### Fragmento
========================
No obstante, si la nostalgia por el tiempo pasado tal como se representa en Cuatro estaciones es apenas la superficie de una sintomatología de lo que podríamos denominar la decadencia general de la modernidad, ello no se debe –o no solamente– a esta pérdida física, material, concreta, de la casa materna –aunque, como veremos más adelante, el aspecto estrictamente económico material de la casa podría jugar un papel central–: si hay un leitmotiv subyacente en la obra de Colette, éste es el duelo, en un sentido amplio de la palabra: duelo por la niña muerta y resucitada en la joven por medio de la sexualidad, diríase, ilimitada; duelo por el matrimonio y sus múltiples posibilidades, desde la incorporación de las amantes a las relaciones físicas entre Colette y el primer esposo, el escritor Willy, hasta las relaciones incestuosas con Bertrand, el hijo de Henry de Jouvenal; duelo, al fin, por la madre, el padre impotente (física y estéticamente)², y la hija: una especie de trinidad pagana. En suma, Colette interioriza la llamada decadencia de la modernidad a la manera de pequeñas muertes personales.
Hacia 1925, empero, no sólo son los ecos y espectros del jardín familiar, la omnipresencia de las flores de la infancia, incluso en un París poshausmannsiano, y el espectro de la infancia en sí misma, hundiéndose en la memoria, sino también algunos episodios aparentemente aislados de la vida de Colette los que podrían darnos las pistas para explicar estos rarísimos ensayos. El primer libro de crítica sobre la obra de Colette (Colette o El genio del estilo, de Paul Reboux) se publica precisamente en 1925, un dato que no es irrelevante si consideramos la escena francesa (y específicamente parisina) del momento –sin más, estamos hablando de Gide, Cocteau, Proust…, todos ellos, por cierto, amigos de Colette. Ese mismo año, Colette envía a su hija a Inglaterra, deshaciéndose definitivamente no sólo de ella sino de su cuasi imposibilidad de ser madre;³ y, finalmente, aunque no de menor importancia, ese año se encuentra con (el entonces aún desconocido) Walter Benjamin, quien le plantea una simple prguta: ¿Debe la mujer participar de la vida política?
========================
### Objetivo de la tarea
Prolonga el fragmento sobre la obra de Colette a partir de su última oración. Los registros no hacen falta para esta tarea.

### Extractos de registros
========================
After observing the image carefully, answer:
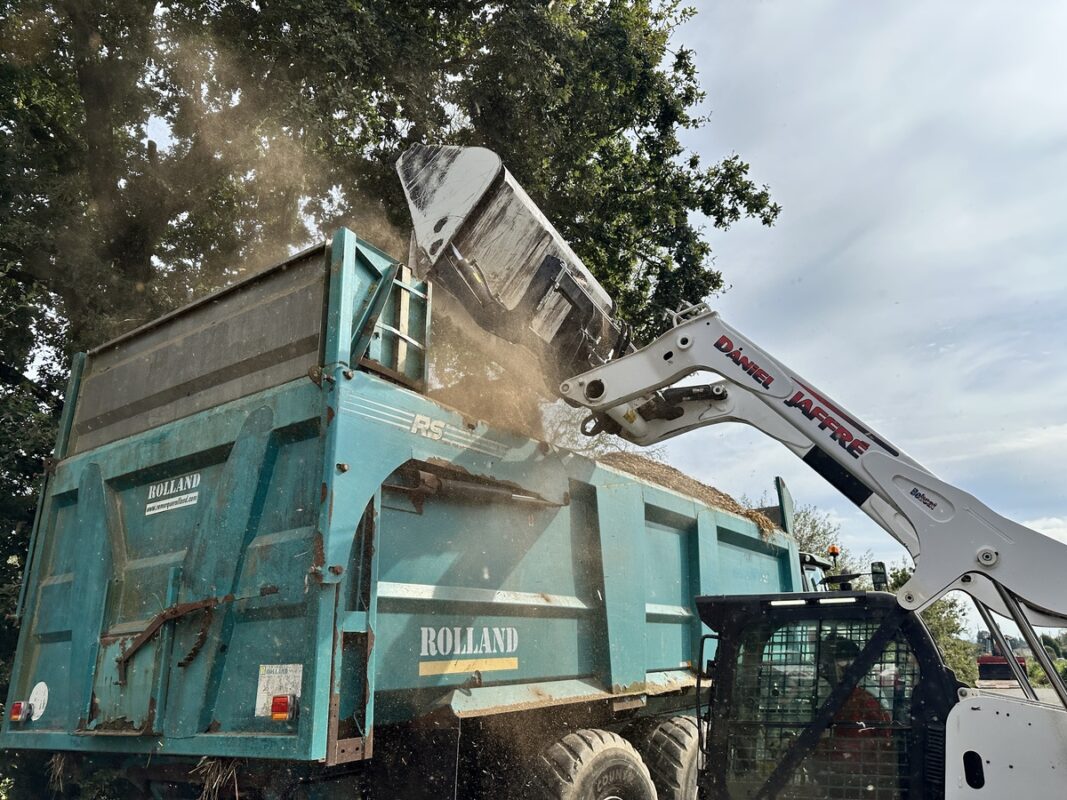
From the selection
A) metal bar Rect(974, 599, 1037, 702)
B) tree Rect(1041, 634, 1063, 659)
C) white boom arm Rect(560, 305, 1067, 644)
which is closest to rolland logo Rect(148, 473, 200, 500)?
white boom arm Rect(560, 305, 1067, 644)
========================
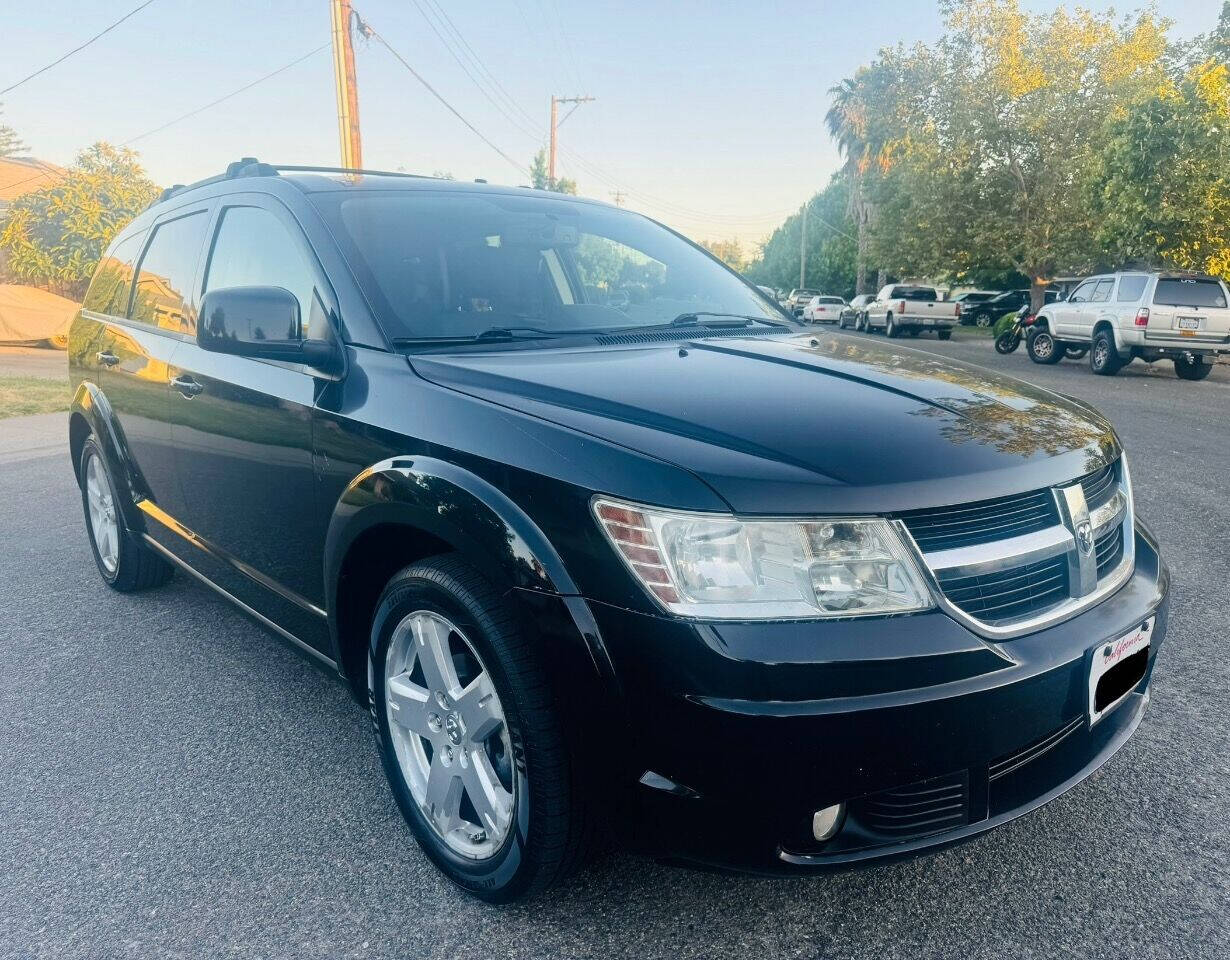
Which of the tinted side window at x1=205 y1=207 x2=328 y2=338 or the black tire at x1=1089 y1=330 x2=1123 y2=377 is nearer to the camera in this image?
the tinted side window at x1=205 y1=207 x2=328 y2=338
========================
### Espacio de respuesta
Colette matiza su respuesta
, afirma Kristeva, ciertamente, alaba las capacidades de las mujeres, pero no sin insistir… ¡en la menstruación, que las hace imprevisibles, lo que no sería un punto a favor de su incursión en la política!
.⁴ El sentido mismo de la cronología lineal de los ensayos, que abarcan dos años enteros de la vida cotidiana de Colette –y, podríamos decir, dos de los más anodinos, si bien, no hay que olvidarlo, no estamos ya ante la joven autora del ciclo de Claudine (1900-1903), ni siquiera ante la escritora, joven aunque experimentada, de La vagabunda (1910), sino ante una autora de 52 años–, es el de desplegar una crítica contra ese tiempo medido, fragmentado, cíclico que, a su vez, encubre o, mejor dicho, posibilita otro ciclo, el ciclo del capital por excelencia: producción, circulación, consunción. El sujeto moderno, a ojos de Colette, es un correlato exacto de ese proceso; por ello está destinado a su consunción última, que no es ya la muerte como lo era para los románticos, sino sencillamente la caída perpetua o, mejor dicho, el desgaste infinito.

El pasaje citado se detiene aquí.